== 제시문 ==
폐감귤박으로 제조한 자성 활성탄(MAC, magnetic activated carbon)을 이용하여 수용액 중의 2,4-디클로로페놀(2,4-dichlorophenol, 2,4-DCP)을 제거하는 연구하였다. 접촉시간, MAC의 투여량, 용액의 온도, pH 및 2,4-DCP 농도를 변화시켜 MAC에 의한 2,4-DCP의 흡착특성을 조사하였다. 등온 흡착 실험결과는 Langmuir 등온 모델식에 의해 잘 설명되었으며, Langmuir 등온식으로부터 구한 최대 흡착량은 312.5 mg/g이었다. 흡착속도는 유사 2차 속도식에 의해 잘 기술되었으며, 입자 내 확산 모델 자료는 흡착 과정 동안 막 확산과 입자 내 확산이 동시에 일어나는 것을 말해 주었다. 열역학적 파라미터인 ${\Delta}H^o$와 ${\Delta}G^o$는 각각 양의 값과 음의 값을 가지므로 MAC에 의한 2,4-DCP의 흡착은 자발적이며 흡열반응으로 일어나는 것을 알 수 있었다. 흡착실험을 완료한 후 사용한 MAC는 외부에서 자석을 이용하여 쉽게 분리할 수 있었다.
===
== 제공된 기록 ==
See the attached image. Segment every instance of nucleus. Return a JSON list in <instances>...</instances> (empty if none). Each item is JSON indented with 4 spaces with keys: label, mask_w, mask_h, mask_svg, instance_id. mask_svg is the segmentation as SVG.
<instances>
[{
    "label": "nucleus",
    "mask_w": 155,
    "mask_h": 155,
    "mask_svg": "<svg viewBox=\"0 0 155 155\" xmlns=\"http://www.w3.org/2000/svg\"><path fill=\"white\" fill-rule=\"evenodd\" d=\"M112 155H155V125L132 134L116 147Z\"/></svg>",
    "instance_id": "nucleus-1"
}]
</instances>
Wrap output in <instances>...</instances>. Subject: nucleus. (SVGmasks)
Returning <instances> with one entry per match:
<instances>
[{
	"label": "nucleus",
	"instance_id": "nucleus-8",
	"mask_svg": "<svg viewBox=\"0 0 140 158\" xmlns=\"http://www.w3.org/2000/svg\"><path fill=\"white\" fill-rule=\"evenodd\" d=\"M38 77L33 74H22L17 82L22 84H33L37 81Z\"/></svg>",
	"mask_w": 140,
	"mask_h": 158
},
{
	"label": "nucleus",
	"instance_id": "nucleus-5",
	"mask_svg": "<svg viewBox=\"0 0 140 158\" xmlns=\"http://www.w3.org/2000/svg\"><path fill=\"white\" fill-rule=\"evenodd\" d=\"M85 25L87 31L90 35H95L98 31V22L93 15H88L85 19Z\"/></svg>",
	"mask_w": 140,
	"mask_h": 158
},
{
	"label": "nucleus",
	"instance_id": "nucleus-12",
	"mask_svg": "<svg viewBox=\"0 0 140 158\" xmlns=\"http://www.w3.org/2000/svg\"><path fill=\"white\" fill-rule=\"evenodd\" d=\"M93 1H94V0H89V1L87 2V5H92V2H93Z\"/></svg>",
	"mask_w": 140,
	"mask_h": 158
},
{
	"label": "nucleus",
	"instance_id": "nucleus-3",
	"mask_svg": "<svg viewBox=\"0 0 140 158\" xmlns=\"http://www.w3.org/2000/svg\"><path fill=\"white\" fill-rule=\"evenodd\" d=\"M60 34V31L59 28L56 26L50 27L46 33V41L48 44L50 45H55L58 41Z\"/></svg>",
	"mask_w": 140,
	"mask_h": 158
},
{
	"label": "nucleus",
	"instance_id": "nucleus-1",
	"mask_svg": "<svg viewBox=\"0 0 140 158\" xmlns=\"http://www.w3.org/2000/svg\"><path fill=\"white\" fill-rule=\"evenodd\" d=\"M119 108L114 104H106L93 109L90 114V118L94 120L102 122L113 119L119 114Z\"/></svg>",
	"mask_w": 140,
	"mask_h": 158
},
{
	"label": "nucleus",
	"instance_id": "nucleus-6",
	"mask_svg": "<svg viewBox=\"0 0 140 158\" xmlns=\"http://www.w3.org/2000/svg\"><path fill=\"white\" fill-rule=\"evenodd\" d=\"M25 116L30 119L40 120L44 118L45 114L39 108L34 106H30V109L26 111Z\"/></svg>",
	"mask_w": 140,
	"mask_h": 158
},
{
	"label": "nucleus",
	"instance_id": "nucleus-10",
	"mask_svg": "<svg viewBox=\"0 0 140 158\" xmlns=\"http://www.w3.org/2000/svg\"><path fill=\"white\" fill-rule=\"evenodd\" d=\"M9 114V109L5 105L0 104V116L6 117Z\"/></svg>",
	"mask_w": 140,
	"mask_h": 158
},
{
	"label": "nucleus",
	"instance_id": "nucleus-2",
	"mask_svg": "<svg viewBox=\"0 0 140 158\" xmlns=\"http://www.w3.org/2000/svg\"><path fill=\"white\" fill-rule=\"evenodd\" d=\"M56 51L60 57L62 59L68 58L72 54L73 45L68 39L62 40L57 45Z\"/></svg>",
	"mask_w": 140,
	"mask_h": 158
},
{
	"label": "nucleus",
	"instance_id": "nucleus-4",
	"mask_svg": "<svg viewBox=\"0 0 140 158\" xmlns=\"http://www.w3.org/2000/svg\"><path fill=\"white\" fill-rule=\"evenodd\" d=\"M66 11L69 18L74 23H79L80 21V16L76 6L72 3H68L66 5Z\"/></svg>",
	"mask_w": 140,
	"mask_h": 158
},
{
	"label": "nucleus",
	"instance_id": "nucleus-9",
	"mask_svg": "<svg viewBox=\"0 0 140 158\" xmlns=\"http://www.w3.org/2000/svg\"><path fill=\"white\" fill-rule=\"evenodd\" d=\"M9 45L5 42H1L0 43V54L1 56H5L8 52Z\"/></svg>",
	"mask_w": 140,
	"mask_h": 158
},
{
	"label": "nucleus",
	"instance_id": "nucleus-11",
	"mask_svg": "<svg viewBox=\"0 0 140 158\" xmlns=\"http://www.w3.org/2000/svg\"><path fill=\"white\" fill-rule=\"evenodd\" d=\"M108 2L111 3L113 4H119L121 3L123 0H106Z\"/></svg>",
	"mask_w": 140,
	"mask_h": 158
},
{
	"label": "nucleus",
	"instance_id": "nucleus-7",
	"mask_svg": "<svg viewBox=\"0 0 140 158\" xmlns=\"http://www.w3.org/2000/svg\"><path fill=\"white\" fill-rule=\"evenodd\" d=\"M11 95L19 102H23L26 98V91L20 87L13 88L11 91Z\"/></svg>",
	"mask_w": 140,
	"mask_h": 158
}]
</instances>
===
**풀어야 할 문제:**
1. 제시문에 따르면 Langmuir 등온식으로부터 구한 최대 흡착량은 얼마입니까?
2. 제시문에서 "폐감귤박으로 제조한 자성"로 시작해 "쉽게 분리할 수 있었다."로 끝나는 부분을 한 글자도 바꾸지 말고 그대로 다시 쓰세요.
위의 기록은 제시문과 아무 관련이 없습니다.

**제시된 답:**
1. 312.5 mg/g입니다.

2.
폐감귤박으로 제조한 자성 활성탄(MAC, magnetic activated carbon)을 이용하여 수용액 중의 2,4-디클로로페놀(2,4-dichlorophenol, 2,4-DCP)을 제거하는 연구하였다. 접촉시간, MAC의 투여량, 용액의 온도, pH 및 2,4-DCP 농도를 변화시켜 MAC에 의한 2,4-DCP의 흡착특성을 조사하였다. 등온 흡착 실험결과는 Langmuir 등온 모델식에 의해 잘 설명되었으며, Langmuir 등온식으로부터 구한 최대 흡착량은 312.5 mg/g이었다. 흡착속도는 유사 2차 속도식에 의해 잘 기술되었으며, 입자 내 확산 모델 자료는 흡착 과정 동안 막 확산과 입자 내 확산이 동시에 일어나는 것을 말해 주었다. 열역학적 파라미터인 ${\Delta}H^o$와 ${\Delta}G^o$는 각각 양의 값과 음의 값을 가지므로 MAC에 의한 2,4-DCP의 흡착은 자발적이며 흡열반응으로 일어나는 것을 알 수 있었다. 흡착실험을 완료한 후 사용한 MAC는 외부에서 자석을 이용하여 쉽게 분리할 수 있었다.